Obwohl die Leipziger auf die Verletzten Schweiger und Spalke verzichten mussten, stellte sich schnell heraus, wer im Spiel die Oberhand hat. Im ersten Viertel reagierten die Weißenhorner mit schnellen Kontergegenstößen und einer aggressiven Verteidigung und blieben mit 20:14 auf Schlagdistanz. Doch das änderte sich schon im zweiten Abschnitt. Uni-Riese Walter Simon holte die erste 10-Punkte-Führung und Martin Scholz sammelte emsig Rebounds. Nachdem sich die Gegner auf 5 Punkte im dritten Viertel herangekämpft hatten, legten die Messestädter an Tempo zu und holten 15 Punkte in Folge, wobei die Weißenhorner nur zuschauen konnten. Am Ende hatte jeder Riese mindestens einmal den Korb getroffen und Schirmer, Morinia, Pratt, Kranz und Fröhlich punkteten zweistellig.
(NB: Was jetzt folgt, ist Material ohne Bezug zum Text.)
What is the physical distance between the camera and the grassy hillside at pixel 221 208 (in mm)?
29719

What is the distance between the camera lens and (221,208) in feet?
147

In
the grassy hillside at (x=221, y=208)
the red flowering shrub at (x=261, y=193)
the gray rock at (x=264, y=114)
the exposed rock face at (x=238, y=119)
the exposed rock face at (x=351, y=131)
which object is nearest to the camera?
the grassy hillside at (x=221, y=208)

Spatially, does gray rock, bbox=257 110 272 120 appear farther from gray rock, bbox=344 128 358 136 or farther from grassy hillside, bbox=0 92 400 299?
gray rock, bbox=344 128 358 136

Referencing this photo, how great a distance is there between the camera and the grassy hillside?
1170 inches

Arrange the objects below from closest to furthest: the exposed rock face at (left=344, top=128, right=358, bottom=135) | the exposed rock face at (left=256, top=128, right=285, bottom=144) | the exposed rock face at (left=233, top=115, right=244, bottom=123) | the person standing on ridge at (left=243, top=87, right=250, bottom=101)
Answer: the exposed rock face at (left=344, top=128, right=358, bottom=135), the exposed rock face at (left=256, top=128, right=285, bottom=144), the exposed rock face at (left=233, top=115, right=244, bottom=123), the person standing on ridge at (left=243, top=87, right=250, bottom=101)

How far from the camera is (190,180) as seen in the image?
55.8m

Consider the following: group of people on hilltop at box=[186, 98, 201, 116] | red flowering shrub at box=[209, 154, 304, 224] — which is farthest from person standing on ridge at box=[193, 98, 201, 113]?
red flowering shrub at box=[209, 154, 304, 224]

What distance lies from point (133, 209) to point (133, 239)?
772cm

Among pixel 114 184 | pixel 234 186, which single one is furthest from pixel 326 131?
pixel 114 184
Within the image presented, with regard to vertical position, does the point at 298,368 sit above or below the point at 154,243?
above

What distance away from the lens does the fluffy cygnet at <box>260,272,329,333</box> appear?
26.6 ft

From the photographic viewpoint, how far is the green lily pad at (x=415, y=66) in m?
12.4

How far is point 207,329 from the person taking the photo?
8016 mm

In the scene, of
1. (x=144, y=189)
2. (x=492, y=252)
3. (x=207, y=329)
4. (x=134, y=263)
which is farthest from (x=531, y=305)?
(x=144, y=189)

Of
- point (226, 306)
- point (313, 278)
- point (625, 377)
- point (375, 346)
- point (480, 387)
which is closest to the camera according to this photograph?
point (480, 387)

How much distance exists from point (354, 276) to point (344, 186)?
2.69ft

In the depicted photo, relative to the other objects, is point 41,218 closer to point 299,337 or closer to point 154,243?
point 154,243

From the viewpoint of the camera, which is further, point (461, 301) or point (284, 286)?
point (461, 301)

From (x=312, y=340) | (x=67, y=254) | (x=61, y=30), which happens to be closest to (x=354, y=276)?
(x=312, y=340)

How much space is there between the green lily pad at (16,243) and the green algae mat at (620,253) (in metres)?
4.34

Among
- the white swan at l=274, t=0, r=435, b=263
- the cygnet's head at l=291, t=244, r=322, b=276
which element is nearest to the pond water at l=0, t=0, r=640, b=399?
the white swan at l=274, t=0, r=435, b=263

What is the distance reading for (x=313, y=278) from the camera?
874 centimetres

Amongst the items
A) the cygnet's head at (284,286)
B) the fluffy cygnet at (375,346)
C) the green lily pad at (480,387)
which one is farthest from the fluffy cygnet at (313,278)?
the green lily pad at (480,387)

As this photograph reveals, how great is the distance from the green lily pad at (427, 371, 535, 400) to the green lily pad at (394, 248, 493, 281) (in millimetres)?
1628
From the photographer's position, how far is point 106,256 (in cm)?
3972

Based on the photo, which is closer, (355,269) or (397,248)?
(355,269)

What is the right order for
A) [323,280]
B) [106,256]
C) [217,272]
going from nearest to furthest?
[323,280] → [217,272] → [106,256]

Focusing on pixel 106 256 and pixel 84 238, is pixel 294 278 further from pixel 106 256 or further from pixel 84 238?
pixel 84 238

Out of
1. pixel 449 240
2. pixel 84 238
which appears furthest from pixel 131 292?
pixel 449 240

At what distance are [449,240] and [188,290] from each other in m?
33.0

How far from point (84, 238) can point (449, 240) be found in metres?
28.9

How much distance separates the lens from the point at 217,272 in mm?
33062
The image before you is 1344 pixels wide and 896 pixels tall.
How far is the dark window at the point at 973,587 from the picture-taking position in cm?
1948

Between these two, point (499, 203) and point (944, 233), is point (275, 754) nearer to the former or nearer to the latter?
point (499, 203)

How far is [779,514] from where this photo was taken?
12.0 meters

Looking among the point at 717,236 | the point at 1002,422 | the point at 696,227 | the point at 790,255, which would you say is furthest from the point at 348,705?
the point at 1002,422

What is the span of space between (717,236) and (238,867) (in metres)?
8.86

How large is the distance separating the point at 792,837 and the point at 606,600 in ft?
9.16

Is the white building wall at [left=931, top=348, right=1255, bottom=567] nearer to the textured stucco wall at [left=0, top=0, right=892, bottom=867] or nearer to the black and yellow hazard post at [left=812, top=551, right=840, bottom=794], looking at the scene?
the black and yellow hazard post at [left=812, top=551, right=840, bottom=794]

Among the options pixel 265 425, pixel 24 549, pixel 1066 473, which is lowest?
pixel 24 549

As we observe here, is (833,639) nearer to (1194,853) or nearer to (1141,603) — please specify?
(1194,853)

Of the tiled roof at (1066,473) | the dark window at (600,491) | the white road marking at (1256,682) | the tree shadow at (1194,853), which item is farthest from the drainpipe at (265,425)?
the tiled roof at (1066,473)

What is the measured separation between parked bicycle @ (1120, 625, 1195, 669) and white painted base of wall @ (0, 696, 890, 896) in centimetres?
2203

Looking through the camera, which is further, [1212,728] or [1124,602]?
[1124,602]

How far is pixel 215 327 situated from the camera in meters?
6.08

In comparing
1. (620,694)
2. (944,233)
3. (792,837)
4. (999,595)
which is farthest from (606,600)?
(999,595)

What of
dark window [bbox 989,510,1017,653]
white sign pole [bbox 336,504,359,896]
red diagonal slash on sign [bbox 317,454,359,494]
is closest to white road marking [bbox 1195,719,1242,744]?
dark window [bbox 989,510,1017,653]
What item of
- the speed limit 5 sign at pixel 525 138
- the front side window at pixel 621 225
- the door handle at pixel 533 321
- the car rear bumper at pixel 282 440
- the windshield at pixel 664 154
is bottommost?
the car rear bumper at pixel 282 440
»Erst am Ende, als wir gesehen haben, dass noch zehn Punkte fehlen - eineinhalb Minuten vor Schluss - habe ich den Jungs gesagt: Kommt wir riskieren es ein oder zwei Körbe rein zu bekommen, aber vielleicht schaffen wir es den Zuschauern die 100 zu Weihnachten zu schenken. Und das haben sie prima geschafft«, so der Trainer der Uni-Riesen Leipzig Dimitris Polychroniadis.
»Ich wusste ganz genau, dass wir die 100 heute bekommen. Ich hatte es vorher angesagt bei den Jungs. Ich finde, dass wir in der zweiten Halbzeit gut rausgekommen sind und die Führung aufgebaut haben. Und die Stimmung war natürlich geil«, so Richard Fröhlich Power Forwarder der Uni-Riesen Leipzig
Bei einer Autogrammaktion nach dem Spiel legten sich die Riesen noch mal richtig ins Zeug, um ihre kleinen Fans glücklich zu machen. Damit war aber noch nicht Schluss mit den guten Taten: Zu Gunsten der Leipziger Kinderstiftung fand im Foyer ein Verkauf von Fan-Artikeln der Uni-Riesen statt. Zwei Tage nach dem letzten Spiel in Rhöndorf am 17. Dezember dürfen sich die Uni-Riesen auf einen 8-tägigen Weihnachtsurlaub freuen. Zusammen mit Familie und Freunden können sie dann das Fest verbringen und sich ein wenig ausruhen, bevor es wieder aufs Spielfeld geht.